| WHAT IS REQUIRED |
When you reach the line that holds "Fresh strawberries. Strawberries", start copying exactly and keep going through the final line of the data, leaving out pictures.

| SUPPLIED MATERIAL |
########

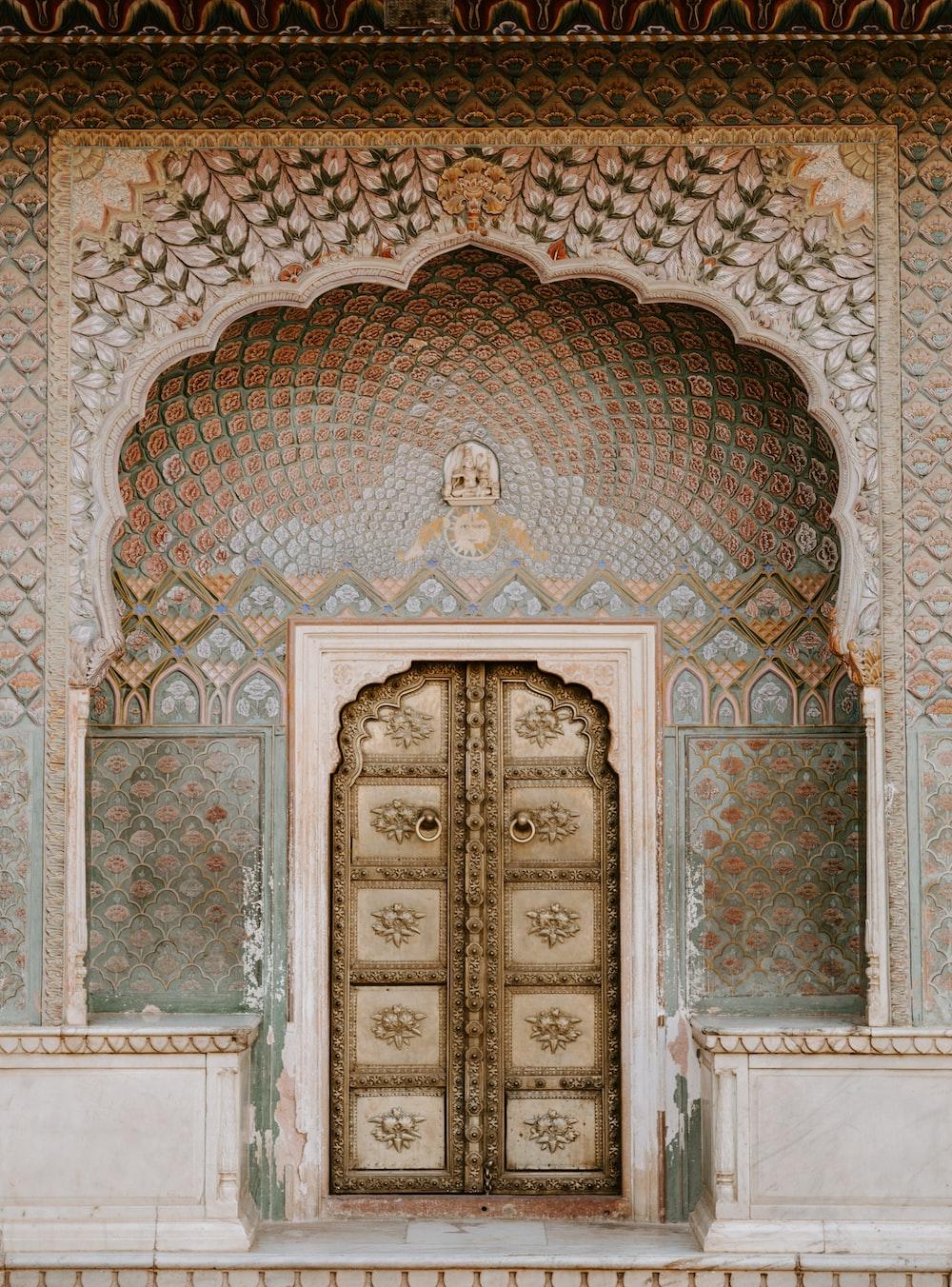 brown ornate wooden door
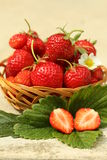 Fresh strawberries. Strawberries on a wooden basket and green leaves Royalty Free Stock Image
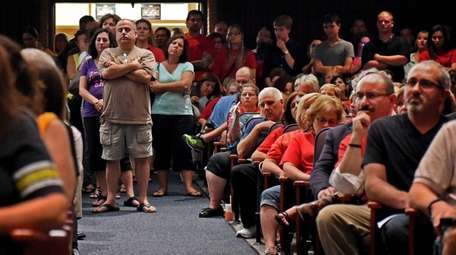 Concerned audience members listen as possible school cuts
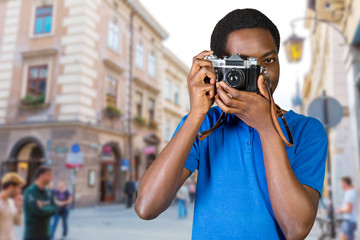 Young African man with camera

########

| TASK RESULT |
 Fresh strawberries. Strawberries on a wooden basket and green leaves Royalty Free Stock Image
 Concerned audience members listen as possible school cuts
 Young African man with camera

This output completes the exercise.